The NSS Bulletin - ISSN 1090-6924
Volume 56 Number 2: 96-103 - December 1994

A publication of the National Speleological Society

Comparison of Cave Passageways with Fracture Traces and Joints in the Black Hills Region of South Dakota
Tariq J. Cheema and M.R. Islam


More than a dozen major caves, including Jewel Cave and Wind Cave, are present in the Madison Limestone of the Black Hills region of South Dakota. Collectively, the Black Hills caves consist of hundreds of kilometers of cave passageways. In general, cave passageways are believed to show more or less the same orientation as that of fracture traces and joints. Keeping in mind the complex geological processes and tectonic events involved in the formation of the Black Hills and its caves, the problem of correlating caves passageways with the fracture traces, lineaments, and joints becomes a challenging task. This analysis will help to understand the structural control involved in the creation and the development of the Black Hills caves. The study area hosts Crystal Cave and Black Hills Caverns and is flanked by Boxelder Creek to the north and Rapid Creek to the south, in the vicinity of Rapid City. Fracture trace and lineament mapping, done on aerial photographs and SPOT images, resulted in the creation of rose diagrams. Similarly, cave passageways for Crystal Cave and Black Hills Caverns were also plotted on a rose diagram. Joints were measured in the field and plotted on rosettes with 10 intervals.

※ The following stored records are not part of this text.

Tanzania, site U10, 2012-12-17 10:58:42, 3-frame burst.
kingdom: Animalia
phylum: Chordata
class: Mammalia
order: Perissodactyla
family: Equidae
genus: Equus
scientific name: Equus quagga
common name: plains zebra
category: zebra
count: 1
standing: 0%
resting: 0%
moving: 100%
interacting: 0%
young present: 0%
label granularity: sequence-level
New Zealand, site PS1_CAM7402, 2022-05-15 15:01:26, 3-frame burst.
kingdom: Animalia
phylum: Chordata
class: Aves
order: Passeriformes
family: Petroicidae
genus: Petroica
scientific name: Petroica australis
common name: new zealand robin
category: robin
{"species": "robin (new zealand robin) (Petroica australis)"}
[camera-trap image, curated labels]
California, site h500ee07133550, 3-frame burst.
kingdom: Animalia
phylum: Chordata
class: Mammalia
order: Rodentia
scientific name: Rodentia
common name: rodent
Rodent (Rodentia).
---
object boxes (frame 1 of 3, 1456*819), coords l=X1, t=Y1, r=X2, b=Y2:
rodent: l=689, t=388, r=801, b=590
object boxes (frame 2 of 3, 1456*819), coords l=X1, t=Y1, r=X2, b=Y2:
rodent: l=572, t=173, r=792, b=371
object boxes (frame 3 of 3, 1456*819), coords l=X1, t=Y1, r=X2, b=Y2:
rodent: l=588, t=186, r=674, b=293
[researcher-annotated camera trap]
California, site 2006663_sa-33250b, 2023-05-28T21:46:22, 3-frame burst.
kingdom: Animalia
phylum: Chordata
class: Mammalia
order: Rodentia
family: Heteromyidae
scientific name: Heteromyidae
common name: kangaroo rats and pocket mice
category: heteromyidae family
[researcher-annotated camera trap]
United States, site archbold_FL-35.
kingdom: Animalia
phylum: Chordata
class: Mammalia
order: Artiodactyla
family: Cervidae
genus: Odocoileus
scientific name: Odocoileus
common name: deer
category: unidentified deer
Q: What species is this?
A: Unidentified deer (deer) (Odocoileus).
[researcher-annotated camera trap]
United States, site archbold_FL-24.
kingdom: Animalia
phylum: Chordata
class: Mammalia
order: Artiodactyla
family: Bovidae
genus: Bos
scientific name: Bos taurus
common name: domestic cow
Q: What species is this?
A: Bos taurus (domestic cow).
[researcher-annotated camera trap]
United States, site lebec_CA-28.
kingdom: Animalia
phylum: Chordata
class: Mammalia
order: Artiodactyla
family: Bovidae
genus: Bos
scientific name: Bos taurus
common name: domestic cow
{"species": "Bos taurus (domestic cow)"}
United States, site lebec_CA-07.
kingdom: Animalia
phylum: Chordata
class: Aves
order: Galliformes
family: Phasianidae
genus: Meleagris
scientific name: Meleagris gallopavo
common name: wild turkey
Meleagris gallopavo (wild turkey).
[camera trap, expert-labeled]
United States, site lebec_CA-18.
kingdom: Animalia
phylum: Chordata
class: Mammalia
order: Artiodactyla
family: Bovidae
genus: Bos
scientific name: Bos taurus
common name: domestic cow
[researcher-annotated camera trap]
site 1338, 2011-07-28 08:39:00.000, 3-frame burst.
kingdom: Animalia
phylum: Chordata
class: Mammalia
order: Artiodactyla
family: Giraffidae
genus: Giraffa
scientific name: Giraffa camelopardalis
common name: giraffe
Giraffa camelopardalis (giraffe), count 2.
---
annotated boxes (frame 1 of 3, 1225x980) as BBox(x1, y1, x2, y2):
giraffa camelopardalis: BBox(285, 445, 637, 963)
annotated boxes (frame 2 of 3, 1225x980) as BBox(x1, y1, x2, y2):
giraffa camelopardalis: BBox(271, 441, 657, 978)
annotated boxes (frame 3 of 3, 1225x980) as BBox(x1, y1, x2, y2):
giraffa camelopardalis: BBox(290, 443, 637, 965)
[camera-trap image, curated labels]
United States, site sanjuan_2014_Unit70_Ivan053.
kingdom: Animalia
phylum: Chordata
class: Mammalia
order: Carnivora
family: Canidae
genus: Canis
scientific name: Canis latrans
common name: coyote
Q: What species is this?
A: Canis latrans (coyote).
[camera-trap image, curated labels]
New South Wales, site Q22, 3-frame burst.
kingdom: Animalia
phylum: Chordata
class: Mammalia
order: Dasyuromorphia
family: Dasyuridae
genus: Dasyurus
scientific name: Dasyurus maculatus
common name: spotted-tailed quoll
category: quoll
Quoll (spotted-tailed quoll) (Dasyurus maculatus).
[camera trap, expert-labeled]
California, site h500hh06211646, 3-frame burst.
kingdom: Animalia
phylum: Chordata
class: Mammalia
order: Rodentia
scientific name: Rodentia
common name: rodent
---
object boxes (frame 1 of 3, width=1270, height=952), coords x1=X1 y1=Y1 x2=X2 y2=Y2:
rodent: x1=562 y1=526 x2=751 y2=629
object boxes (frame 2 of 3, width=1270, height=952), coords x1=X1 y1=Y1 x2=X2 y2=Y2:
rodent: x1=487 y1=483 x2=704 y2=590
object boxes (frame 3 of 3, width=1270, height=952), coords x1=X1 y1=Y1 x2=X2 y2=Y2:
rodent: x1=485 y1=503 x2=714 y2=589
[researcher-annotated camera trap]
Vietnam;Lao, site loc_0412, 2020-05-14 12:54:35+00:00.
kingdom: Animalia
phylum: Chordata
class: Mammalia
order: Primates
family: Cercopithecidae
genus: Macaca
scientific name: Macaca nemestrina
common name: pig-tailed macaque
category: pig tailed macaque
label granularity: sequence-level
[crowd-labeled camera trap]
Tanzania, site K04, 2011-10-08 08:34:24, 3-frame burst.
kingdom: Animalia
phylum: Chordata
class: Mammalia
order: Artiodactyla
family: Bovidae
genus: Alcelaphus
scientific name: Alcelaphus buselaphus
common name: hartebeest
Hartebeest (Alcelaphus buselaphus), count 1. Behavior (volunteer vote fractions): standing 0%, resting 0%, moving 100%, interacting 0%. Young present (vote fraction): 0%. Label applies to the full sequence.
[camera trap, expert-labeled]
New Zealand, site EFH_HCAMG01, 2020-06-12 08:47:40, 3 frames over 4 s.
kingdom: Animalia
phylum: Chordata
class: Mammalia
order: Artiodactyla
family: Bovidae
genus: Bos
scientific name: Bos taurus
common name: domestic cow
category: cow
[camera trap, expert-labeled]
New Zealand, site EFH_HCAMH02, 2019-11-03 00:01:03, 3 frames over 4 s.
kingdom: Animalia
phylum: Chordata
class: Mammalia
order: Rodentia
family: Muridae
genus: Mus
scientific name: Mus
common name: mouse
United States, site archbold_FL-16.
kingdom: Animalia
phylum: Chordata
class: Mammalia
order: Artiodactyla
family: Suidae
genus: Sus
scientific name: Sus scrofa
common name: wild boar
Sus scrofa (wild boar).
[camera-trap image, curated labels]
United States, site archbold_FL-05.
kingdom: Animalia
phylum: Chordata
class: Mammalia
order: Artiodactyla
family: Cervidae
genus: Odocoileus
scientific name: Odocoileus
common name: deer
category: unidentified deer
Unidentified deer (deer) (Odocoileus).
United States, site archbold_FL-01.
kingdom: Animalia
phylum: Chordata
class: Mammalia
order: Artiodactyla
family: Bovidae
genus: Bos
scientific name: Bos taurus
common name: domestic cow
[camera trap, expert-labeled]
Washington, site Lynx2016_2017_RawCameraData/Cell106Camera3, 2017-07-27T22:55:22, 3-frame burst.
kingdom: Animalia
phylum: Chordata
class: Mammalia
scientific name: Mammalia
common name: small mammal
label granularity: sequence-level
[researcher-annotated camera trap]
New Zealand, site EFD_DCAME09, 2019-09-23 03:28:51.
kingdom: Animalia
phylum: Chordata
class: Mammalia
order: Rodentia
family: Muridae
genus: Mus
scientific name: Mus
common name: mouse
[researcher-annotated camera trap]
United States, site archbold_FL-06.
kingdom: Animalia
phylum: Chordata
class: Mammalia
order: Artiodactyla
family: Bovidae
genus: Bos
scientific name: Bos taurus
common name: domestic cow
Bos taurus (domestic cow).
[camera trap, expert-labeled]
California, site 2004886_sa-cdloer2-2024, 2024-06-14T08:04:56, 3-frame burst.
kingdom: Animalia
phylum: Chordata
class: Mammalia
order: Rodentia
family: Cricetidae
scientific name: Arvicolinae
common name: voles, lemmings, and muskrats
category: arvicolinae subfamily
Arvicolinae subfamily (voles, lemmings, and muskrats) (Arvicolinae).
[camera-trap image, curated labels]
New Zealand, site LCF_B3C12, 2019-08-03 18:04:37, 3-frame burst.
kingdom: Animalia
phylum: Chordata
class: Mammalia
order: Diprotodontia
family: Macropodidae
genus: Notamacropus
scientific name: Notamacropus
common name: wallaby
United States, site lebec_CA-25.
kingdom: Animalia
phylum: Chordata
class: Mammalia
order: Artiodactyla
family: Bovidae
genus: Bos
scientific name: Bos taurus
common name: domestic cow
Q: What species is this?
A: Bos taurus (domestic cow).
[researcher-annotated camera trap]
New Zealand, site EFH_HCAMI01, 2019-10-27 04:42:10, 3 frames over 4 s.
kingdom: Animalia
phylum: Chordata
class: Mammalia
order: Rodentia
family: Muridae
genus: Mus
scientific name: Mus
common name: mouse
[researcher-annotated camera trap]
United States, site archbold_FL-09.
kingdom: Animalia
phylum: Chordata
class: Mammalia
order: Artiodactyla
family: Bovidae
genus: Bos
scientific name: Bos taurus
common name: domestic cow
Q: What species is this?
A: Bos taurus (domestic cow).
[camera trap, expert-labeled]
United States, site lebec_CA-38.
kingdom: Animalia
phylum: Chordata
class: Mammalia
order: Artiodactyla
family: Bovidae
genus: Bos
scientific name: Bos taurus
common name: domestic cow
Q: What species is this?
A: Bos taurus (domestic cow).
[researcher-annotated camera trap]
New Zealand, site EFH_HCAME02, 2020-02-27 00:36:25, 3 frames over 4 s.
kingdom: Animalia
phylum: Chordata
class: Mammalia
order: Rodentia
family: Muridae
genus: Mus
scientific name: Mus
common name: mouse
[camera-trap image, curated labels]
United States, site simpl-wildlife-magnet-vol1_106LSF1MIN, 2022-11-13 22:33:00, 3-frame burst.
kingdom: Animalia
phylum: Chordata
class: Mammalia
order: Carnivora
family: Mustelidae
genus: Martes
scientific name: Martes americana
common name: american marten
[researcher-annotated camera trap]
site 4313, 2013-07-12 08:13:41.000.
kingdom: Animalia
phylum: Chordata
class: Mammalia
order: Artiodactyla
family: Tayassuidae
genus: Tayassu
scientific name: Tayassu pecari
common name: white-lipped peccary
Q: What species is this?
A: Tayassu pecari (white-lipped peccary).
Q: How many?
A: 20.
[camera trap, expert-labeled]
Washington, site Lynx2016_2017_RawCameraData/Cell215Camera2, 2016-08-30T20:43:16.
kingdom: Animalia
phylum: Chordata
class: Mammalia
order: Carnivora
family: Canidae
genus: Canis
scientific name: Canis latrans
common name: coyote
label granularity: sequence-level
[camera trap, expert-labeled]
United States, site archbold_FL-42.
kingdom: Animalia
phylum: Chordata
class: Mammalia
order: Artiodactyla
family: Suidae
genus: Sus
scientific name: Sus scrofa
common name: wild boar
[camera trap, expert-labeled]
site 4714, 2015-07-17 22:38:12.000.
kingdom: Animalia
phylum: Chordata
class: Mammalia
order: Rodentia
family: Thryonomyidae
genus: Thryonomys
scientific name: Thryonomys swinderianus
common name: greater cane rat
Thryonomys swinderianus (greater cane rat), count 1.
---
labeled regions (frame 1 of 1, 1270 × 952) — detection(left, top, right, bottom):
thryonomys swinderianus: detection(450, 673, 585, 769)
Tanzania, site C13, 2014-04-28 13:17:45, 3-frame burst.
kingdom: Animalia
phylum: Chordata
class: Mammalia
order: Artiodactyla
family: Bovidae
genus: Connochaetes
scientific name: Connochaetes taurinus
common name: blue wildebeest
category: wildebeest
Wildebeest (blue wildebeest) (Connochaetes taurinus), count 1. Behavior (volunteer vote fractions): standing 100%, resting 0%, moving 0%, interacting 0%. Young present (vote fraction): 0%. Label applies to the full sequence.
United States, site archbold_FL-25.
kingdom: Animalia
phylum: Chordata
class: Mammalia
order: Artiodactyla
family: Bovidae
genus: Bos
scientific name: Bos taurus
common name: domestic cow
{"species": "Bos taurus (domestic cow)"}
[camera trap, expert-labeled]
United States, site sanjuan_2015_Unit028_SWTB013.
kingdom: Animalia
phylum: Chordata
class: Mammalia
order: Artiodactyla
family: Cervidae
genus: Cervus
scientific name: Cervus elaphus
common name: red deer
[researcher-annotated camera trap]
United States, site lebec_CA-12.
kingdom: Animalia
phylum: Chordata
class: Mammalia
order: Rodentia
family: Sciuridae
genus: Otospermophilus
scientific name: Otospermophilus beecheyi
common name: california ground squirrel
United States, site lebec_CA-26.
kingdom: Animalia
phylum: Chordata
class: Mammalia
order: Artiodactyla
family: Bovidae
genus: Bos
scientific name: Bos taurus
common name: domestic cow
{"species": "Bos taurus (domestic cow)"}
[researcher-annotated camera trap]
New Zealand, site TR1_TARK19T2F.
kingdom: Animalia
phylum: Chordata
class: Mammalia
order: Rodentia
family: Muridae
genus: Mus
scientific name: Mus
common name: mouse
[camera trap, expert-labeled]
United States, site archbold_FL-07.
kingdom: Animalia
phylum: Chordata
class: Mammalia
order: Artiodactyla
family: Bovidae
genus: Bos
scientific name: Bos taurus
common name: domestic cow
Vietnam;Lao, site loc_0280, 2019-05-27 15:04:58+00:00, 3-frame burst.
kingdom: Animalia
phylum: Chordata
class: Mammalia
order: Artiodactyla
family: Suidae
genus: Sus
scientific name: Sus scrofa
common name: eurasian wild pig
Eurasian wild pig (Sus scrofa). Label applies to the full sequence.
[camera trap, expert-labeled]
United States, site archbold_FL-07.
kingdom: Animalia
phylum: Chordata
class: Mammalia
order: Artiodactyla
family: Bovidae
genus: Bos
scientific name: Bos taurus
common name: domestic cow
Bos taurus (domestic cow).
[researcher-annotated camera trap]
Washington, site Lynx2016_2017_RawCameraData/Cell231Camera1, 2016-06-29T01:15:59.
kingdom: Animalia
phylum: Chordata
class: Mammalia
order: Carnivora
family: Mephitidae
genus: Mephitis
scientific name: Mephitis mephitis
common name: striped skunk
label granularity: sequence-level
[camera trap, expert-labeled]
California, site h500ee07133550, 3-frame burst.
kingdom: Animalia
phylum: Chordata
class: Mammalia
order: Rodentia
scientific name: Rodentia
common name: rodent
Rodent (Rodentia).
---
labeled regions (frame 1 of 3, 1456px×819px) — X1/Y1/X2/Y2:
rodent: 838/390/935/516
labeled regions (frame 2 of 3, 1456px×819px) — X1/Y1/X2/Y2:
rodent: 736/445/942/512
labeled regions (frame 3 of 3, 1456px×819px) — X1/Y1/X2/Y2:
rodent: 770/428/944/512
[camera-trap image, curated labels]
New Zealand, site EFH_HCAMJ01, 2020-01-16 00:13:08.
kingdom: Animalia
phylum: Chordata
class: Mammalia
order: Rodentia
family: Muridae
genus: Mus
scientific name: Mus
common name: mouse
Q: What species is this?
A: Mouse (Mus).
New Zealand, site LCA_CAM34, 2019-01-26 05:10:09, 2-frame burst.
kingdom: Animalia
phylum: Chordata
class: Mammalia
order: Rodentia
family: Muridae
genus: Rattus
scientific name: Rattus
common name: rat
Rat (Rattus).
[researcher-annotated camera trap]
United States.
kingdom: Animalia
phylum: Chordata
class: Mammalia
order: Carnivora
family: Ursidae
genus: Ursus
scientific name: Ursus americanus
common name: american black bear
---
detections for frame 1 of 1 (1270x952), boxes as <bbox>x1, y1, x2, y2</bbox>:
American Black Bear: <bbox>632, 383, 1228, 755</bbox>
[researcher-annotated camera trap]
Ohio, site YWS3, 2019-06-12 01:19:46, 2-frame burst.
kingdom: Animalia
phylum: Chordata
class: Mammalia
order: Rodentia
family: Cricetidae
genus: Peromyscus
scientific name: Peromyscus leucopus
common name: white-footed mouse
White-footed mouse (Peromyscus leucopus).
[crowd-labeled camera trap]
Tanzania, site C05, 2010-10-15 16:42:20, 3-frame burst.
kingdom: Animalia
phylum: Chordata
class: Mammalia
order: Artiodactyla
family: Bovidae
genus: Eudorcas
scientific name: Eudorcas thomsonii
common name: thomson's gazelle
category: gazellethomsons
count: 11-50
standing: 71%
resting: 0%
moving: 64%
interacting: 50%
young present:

Because rose diagrams are good only for visual comparisons, a modified Kolmogorov-Smirnov (K-S) test was performed to statistically compare the rose diagrams. The results were then compared with other cave passageways in the Black Hills. The degree of correlation with cave passageways was found to be the highest for fracture traces, followed by a somewhat lower degree of correlation for lineaments, and no correlation for joints. The cave passageways, fracture traces, and lineaments showed north-eastern (NE) and north-western (NW) preferred orientations, NE being more prominent. The joints showed a strong NE trend in their orientation but did not pass the statistical test of correlation. The most likely reason is that fracture traces and lineaments represent not only underlying fractures but also solution cavities formed along bedding planes while fracture data do not include solution cavities. This observation is confirmed by a rose diagram of borehole fractures of the Madison Formation.